In the fourth week of the healthy gut bacteria diet, gradually add more cooked or fermented vegetables. Coldpressed olive oil should also be gradually added to each meal. Start drinking fresh pressed juice a little at a time. The best time is early in the morning on an empty stomach. You may also start eating bread made with ground nuts or seeds, eggs, winter squash, and a bit of natural fat.
During the fifth week of the healthy gut bacteria diet, try a bit of apple purée. Also add soft raw vegetables, such as cucumber. If the vegetable juice has been well-tolerated, you may start adding fruit at this point.
If all has gone well up, you may start introducing small amounts of raw fruit and honey. Baked goods sweetened with fruit can also be introduced. Be sure to continue with all of the foods from earlier stages of the healthy gut bacteria diet.
This early portion of the healthy gut bacteria diet has been broken down into six-week periods, but feel free to extend any stage as long as needed. At the end of this diet, your gut should be well on its way to recovery, but the work is far from over. At this point you can move to a full healthy gut bacteria diet until your gut is fully recovered.
You will need to continue avoiding all sugar and starches, including grains, potatoes, yams, sweet potatoes, and any other starchy vegetables for about two years or more. You can replace wheat flour with flour made from ground nuts or seeds.
Continue gradually increasing the amount of fermented foods you consume. These can include vegetables, fruit, milk, and fish. Be sure to introduce new foods cautiously and monitor for any reactions. The best foods to eat on the healthy gut bacteria diet are eggs and fresh or frozen meat or fish, cooked at home. Also, shellfish, fresh fruits and vegetables, nuts and seeds, garlic, and olive oil are good. It is important to consume some of your vegetables cooked. The majority of the foods that you eat should be savory flavors, with sweet kept to a minimum and limited to organic, raw honey, preferably local.
It is very important, while on the healthy gut bacteria diet to ensure that all of your meals are balanced in order to maintain neutral pH levels, and to include plenty of natural fats at every meal. Avoid processed foods, as these foods are filled with toxic chemicals that increase gut inflammation. Avoid sugar, syrup, artificial sweetener, alcohol, grains, starchy vegetables, fresh milk (fermented milk products such as natural hard cheese, live cultured yogurt, kefir, sour cream, butter, and ghee are acceptable), beans, coffee, soy, and anything with artificial additives. If you miss your milk, try making coconut milk or milk made with any nut or seed.
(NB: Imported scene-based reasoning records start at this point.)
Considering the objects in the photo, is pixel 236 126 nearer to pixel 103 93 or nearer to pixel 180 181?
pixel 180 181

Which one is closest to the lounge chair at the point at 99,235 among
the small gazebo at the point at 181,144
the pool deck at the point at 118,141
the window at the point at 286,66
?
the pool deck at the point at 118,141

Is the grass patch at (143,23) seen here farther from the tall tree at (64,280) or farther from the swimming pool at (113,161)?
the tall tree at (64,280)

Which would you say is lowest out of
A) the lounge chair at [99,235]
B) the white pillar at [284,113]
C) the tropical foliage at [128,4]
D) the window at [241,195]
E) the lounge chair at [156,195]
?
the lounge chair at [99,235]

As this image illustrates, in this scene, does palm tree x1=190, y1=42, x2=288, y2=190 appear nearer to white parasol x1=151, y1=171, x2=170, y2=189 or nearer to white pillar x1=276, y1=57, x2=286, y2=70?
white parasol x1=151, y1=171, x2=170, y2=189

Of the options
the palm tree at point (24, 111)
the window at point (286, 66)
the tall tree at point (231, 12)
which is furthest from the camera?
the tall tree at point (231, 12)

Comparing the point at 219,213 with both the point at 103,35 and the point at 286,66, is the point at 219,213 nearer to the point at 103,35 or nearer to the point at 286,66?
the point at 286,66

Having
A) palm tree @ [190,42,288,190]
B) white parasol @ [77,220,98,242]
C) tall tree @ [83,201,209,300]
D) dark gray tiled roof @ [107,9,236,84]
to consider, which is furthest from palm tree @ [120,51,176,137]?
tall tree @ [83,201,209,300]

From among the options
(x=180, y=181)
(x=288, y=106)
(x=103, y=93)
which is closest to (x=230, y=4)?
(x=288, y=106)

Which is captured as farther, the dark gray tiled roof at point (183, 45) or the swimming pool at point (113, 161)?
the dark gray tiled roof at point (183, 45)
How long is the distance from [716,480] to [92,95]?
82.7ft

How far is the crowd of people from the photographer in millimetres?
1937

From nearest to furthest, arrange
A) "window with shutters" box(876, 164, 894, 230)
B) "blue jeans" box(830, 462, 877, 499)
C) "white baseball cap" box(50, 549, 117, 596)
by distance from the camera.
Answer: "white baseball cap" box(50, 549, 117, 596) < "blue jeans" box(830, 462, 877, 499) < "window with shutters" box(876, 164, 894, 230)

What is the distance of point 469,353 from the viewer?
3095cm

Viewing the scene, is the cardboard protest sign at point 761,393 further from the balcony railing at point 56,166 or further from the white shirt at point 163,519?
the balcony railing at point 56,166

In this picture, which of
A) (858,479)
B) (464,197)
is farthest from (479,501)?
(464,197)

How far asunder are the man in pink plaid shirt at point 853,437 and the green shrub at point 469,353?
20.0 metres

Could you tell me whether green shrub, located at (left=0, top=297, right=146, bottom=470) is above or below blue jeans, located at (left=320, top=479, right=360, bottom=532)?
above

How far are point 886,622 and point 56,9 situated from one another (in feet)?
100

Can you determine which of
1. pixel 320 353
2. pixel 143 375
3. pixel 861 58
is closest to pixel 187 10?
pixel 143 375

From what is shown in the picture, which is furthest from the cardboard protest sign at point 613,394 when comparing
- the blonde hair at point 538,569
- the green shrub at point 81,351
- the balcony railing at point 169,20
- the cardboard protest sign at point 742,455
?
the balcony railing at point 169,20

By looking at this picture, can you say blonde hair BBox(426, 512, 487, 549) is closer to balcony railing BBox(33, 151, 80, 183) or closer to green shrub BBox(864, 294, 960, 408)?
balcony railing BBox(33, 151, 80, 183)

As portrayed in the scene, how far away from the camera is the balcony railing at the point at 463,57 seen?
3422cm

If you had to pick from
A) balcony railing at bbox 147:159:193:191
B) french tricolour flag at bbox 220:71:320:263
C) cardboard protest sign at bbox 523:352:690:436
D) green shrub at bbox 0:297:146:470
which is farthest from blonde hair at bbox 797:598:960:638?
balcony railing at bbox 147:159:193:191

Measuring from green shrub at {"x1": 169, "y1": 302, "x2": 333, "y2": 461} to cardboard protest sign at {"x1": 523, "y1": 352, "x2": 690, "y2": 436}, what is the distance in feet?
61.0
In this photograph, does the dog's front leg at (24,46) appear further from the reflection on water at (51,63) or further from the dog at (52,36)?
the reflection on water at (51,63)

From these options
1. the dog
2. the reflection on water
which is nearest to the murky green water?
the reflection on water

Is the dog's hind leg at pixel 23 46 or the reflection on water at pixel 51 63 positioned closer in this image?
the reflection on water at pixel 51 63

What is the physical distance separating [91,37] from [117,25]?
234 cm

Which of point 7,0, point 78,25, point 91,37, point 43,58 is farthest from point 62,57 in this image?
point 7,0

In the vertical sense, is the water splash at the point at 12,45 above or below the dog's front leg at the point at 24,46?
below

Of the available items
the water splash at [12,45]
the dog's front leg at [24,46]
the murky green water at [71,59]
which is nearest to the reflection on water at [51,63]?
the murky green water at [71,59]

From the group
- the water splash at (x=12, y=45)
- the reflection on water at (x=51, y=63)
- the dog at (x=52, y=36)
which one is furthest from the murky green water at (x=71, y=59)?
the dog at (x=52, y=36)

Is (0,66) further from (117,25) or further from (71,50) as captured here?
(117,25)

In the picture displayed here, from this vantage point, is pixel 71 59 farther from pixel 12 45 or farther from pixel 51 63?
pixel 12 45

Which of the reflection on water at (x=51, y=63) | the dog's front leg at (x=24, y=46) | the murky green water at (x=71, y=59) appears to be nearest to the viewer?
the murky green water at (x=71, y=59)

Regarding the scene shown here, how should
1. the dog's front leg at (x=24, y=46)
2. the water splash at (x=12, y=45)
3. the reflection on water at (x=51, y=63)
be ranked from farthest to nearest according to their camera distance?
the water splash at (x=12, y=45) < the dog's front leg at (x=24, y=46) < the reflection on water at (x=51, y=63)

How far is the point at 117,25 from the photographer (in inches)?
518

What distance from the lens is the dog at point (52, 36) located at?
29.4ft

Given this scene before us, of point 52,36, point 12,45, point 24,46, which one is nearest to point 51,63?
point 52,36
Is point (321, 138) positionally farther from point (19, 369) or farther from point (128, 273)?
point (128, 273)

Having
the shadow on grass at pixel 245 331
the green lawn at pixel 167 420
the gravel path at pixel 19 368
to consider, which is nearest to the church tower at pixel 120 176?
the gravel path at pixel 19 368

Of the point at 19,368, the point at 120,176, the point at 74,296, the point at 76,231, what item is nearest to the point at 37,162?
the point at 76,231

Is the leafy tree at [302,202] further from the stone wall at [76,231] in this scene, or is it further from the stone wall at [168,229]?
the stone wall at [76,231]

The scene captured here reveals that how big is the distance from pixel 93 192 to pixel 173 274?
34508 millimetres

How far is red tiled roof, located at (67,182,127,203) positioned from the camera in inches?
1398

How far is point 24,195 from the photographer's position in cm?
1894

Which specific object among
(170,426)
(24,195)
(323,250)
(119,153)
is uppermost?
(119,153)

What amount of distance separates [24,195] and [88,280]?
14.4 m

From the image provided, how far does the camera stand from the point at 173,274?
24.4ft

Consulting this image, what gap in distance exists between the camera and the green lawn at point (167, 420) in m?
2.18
Experiment and see what you like best.
Be sure to eat plenty of organ meats, eggs, fresh non-starchy vegetables, and fresh fruit. Ripe avocado is an excellent addition to any meal on this diet. Organic, unsalted butter is one of the best fats for cooking, while cold pressed virgin olive oil is excellent for salads. Coconut and palm oils are also very good for cooking as heat does not alter their structures. Be sure to avoid canola and other common vegetable oils.Nuts and seeds are highly nutritious, but should be unsalted, and not roasted or processed. However, compounds in nuts and seeds can make them difficult to digest. If you find that you have trouble with nuts or seeds try soaking them in water with a bit of sea salt overnight. In the morning, rinse them and either eat them as they are, or dry them in the oven on very low heat for several hours.
Finally, add plenty of garlic to your diet along with some unprocessed sea salt or pink Himalayan salt. Garlic will help repopulate gut bacteria and stimulate the immune system. Garlic can be taken raw or cooked, but be sure to buy it fresh, not minced or powdered.